9. Ira #2
"It's survival for him, too," Cain counters, his voice dropping into a lower, more intimate register.
"Adaro's coming. The Church is already tracking the flare Aven left across the city.
He's been glowing like a star for hours.
You can't cage him, Ira. You can't just put him in a warded room and hope the world forgets he exists.
He needs the bond to stabilize that power before it burns him out from the inside.
His mind'll shatter before his body does if he stays open like this. "
Aven lets out a shaky, bitter laugh from the edge of the room.
He's tucked his knees up under the blanket, looking smaller than he did five minutes ago.
"This is great. Really. I'm a circuit. I'm a battery.
I'm a fated mate. Does anyone want to ask if I actually like any of you, or are we just going straight to the part where you hook me up to the grid? "
I look at him, and for a second, the tactical assessment fails.
I see the way his hair curls around his ears, the way his bottom lip's bitten raw, the way he's looking at my cross with a mixture of terror and longing.
He's a man who's been told his whole life that his soul belongs to God, only to find out it apparently belongs to a vampire, a witch, and an exorcist who doesn't know how to be gentle.
It's the same violation, just dressed in different clothes.
"I'm not the Church, Aven," I say, and my voice is softer than I intended. I don't like the way it sounds. Vulnerable. Exposed. "I don't use people as fuel. I don't turn living things into conduits for my own convenience."

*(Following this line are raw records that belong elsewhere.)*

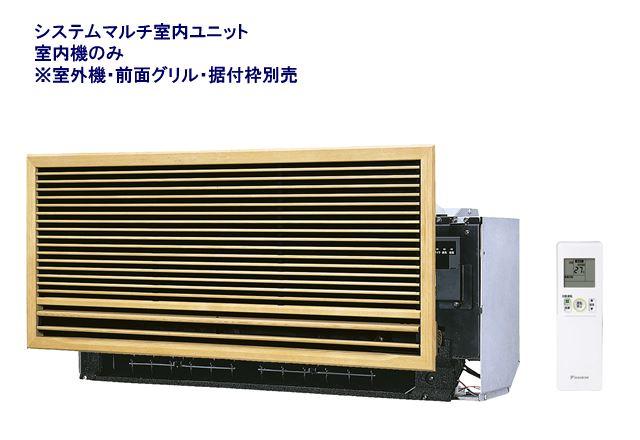C28RMV ###ダイキン 低価格 システムマルチ 室内機のみ 壁埋込形 据付枠別売 前面グリル 予約販売品 2.8kw 旧品番C28NMV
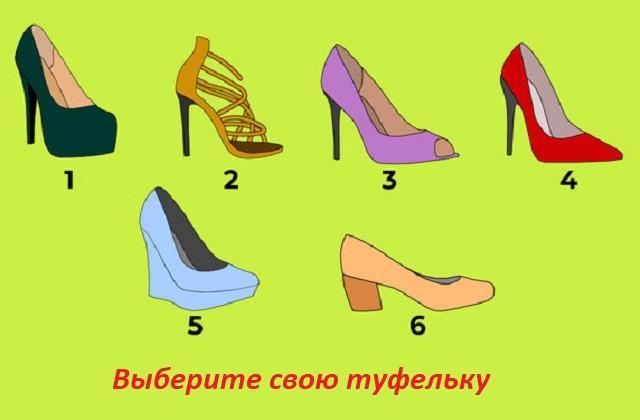 Тест на характер: выбери туфельку и узнай, какой тебя видят мужчины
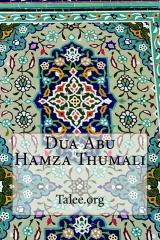 Dua Abu Hamza Thumali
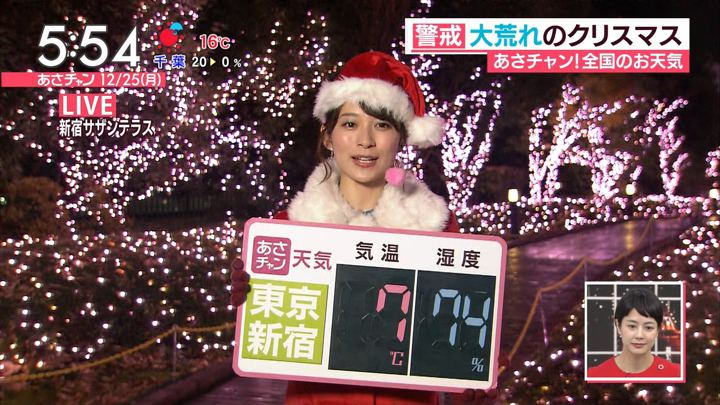2017年12月25日山本里菜の画像08枚目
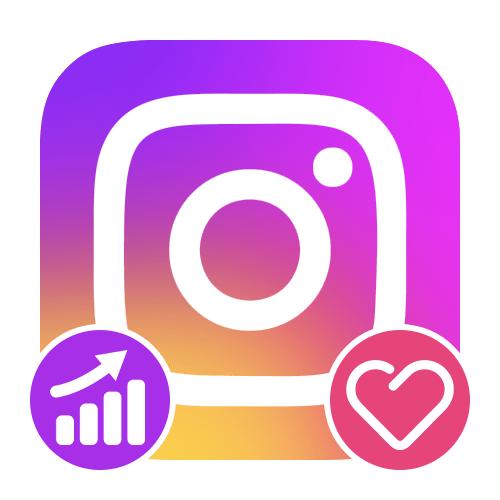 Как набрать много лайков в Инстаграме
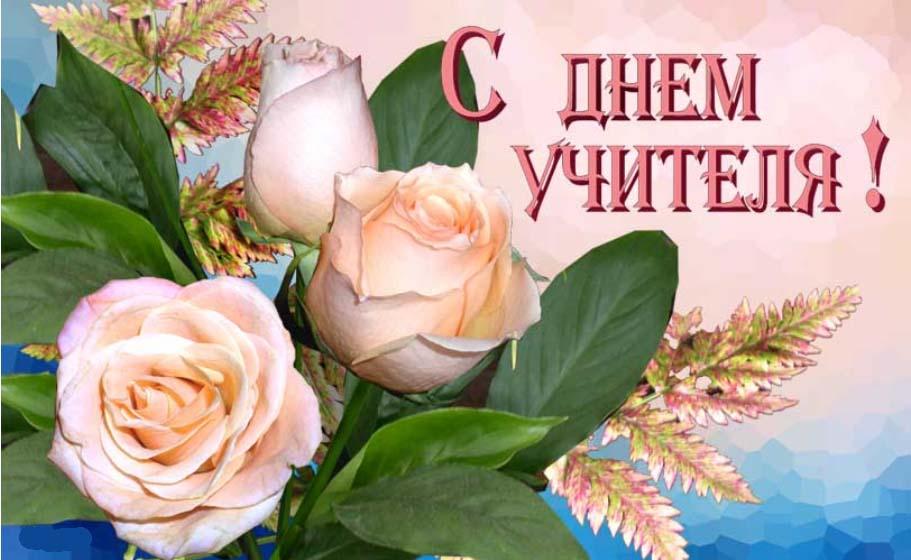 Открытка с цветами на день учителя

"You just use them as projects," Aven snaps, though his eyes are darting toward the shadows again.
The spirits are screaming outside, a cacophony of the dead that only he can hear, and his flinch is so violent it nearly knocks him over.

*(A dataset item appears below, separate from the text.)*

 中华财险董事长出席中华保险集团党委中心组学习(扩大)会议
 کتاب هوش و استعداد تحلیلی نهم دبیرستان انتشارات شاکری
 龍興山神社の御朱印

He looks at me, then at Cain, then at Soren, who's still holding his hand as if it's a lifeline.
"God, can you make them stop? Just... for five minutes?
They're asking me for things. They're cold. They're so cold."
I look at Cain. "Can you?"
Cain steps toward Aven, his hands held out as if he's approaching a wounded animal. "I can give you the silence again, Aven. If you let me in. If you allow the tether to ground the noise."
Aven looks at Cain, and the denial in his eyes is crumbling.
It's a Denial Loop I've seen a thousand times in the field, someone fighting the very thing that'll save them because they're afraid of the cost. He wants Cain's touch.
He wants the quiet. And he hates himself for wanting it because he knows Cain brought him here like a piece of bait.
"Don't touch me," Aven whispers, even as he leans forward, his body betraying the words. "I don't... I don't know who you are. I don't know what any of this is."
"I'm the man who's going to keep you alive," Cain says. He doesn't touch him, but he stays close, a dark anchor in the middle of the storm. "And Ira's the man who's going to keep you safe. Even from me. Even from the things that want to turn you into a weapon."
I shift my weight, the leather of my jacket creaking.
I don't like being part of Cain's sales pitch.
I don't like the way Soren's still crying, or the way the biting plant in the corner's clicking its leaves in agitation.
I like systems. I like clear lines of fire.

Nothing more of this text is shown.